_Task requirements:_ In the tuberculosis text below, set down word for word the passage that begins at "New weapon targets" and stops after "drugs is critical.".

New weapon targets ancient foe: In a Jan. 7 blog post, National Institutes of Health Director Dr. Francis Collins praises the FDA approval of the new antituberculosis drug Sirturo (known also as bedaquiline). With a brief history of TB, from its traces in Egyptian mummies, to “consumptives” in Victorian England, to the resurgence of tuberculosis around the world, he spells out why the development of more new drugs is critical.
Tuberculosis in New York City – Turning the Tide: This article by Thomas Frieden, now director of the Centers for Disease Control and Prevention, dates back to 1995, when he led New York’s program to control tuberculosis. He recounts here how tuberculosis programs, having become “victims of their own success,” were understaffed and under-resourced by the time the HIV epidemic combined with rising rates of poverty and homelessness, and immigration from countries with high prevalence of the disease joined to bring a resurgence of tuberculosis in the 1980s. With less than half the patients treated for the disease cured in 1989, drug resistance spread — the rate doubling in less than a decade. This article is about how that trend was reversed, with focus on screening, treatment and prevention among those at high risk. “New York City’s experience demonstrates that tuberculosis can be controlled even in populations in which immunosuppression is common and the prevalence of drug-resistant organisms is high,” he writes.

_Data supplied:_

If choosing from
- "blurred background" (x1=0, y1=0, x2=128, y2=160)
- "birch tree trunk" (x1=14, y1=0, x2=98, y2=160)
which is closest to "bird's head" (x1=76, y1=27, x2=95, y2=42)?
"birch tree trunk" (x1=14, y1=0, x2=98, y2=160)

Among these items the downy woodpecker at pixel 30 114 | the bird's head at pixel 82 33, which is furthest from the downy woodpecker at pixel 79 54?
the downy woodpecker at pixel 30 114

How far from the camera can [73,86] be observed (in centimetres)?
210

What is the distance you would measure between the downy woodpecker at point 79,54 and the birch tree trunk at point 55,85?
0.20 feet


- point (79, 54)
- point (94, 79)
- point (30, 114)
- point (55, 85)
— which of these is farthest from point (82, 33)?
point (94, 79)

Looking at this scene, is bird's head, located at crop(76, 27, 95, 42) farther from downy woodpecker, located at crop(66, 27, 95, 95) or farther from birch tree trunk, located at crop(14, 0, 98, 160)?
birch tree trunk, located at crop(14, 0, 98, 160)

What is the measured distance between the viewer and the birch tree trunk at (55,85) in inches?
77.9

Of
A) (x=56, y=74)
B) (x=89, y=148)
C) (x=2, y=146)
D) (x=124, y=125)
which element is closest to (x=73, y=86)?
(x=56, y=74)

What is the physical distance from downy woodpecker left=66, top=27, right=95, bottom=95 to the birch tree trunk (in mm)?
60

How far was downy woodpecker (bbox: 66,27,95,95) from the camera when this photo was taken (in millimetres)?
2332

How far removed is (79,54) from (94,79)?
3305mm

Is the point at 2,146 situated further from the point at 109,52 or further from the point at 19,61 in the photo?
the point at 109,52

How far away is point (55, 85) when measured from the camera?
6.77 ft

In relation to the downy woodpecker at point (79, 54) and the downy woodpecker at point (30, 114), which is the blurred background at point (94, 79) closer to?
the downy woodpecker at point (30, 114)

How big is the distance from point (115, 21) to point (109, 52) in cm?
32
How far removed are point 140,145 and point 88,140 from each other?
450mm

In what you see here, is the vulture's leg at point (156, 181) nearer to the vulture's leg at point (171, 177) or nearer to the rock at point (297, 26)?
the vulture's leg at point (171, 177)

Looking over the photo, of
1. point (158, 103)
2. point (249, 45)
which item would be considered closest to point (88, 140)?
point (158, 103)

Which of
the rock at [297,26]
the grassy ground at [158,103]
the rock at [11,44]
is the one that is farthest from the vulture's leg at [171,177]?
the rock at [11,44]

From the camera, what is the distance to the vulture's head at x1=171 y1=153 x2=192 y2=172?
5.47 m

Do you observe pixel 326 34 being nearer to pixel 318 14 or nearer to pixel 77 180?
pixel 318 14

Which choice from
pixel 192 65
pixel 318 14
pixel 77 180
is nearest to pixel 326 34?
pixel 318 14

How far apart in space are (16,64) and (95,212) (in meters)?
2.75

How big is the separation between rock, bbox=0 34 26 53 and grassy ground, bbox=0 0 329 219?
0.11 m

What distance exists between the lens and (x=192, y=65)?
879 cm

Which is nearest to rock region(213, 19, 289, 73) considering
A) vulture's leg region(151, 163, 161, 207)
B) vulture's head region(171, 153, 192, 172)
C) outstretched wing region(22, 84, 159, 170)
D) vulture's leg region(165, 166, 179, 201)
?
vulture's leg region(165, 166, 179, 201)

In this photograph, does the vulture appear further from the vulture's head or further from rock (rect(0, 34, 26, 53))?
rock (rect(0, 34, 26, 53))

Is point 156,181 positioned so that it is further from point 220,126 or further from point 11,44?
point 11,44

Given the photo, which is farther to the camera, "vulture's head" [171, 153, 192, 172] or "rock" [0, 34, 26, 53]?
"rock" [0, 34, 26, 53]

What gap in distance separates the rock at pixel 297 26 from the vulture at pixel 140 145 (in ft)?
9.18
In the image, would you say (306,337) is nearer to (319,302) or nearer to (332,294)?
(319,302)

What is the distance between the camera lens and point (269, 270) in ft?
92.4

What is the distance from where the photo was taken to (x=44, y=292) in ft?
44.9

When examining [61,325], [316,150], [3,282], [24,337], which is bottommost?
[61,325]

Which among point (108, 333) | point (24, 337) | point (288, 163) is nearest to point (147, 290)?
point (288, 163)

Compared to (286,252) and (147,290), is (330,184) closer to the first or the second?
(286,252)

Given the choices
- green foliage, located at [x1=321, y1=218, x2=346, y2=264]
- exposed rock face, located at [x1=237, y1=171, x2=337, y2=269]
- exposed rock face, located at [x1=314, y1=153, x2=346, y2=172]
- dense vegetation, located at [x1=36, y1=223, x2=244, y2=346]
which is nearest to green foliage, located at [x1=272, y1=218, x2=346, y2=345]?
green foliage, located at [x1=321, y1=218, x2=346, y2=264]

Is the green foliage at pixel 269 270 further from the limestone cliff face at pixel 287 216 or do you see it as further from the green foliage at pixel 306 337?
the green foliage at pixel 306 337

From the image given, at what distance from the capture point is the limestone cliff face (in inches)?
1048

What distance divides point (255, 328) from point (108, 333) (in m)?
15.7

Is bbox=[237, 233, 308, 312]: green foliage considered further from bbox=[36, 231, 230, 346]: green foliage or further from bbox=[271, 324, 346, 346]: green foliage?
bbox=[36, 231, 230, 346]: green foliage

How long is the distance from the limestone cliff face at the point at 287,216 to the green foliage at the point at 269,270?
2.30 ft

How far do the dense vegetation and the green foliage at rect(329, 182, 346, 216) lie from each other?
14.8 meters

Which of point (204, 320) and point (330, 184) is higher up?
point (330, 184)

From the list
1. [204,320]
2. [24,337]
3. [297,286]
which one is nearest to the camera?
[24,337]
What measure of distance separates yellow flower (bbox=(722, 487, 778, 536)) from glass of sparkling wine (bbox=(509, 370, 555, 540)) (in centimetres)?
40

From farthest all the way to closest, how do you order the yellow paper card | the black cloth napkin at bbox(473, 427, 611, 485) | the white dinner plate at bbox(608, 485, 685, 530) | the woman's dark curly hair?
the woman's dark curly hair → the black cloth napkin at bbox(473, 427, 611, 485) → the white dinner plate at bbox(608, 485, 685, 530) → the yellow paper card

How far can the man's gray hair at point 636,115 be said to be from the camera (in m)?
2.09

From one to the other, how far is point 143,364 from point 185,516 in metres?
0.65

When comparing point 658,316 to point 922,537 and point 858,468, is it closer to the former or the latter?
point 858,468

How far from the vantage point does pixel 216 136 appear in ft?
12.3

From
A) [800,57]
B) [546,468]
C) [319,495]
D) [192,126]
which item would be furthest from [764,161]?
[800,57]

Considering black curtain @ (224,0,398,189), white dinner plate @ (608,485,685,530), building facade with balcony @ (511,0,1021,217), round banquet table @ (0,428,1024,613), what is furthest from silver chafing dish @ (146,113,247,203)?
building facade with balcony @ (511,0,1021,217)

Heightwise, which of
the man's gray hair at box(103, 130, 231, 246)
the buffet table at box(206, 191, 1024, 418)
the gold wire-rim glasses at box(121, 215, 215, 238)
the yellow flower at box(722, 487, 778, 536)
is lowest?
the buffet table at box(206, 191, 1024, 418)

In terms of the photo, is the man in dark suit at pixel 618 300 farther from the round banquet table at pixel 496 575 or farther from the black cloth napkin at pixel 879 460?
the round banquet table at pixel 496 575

_Answer section:_
New weapon targets ancient foe: In a Jan. 7 blog post, National Institutes of Health Director Dr. Francis Collins praises the FDA approval of the new antituberculosis drug Sirturo (known also as bedaquiline). With a brief history of TB, from its traces in Egyptian mummies, to “consumptives” in Victorian England, to the resurgence of tuberculosis around the world, he spells out why the development of more new drugs is critical.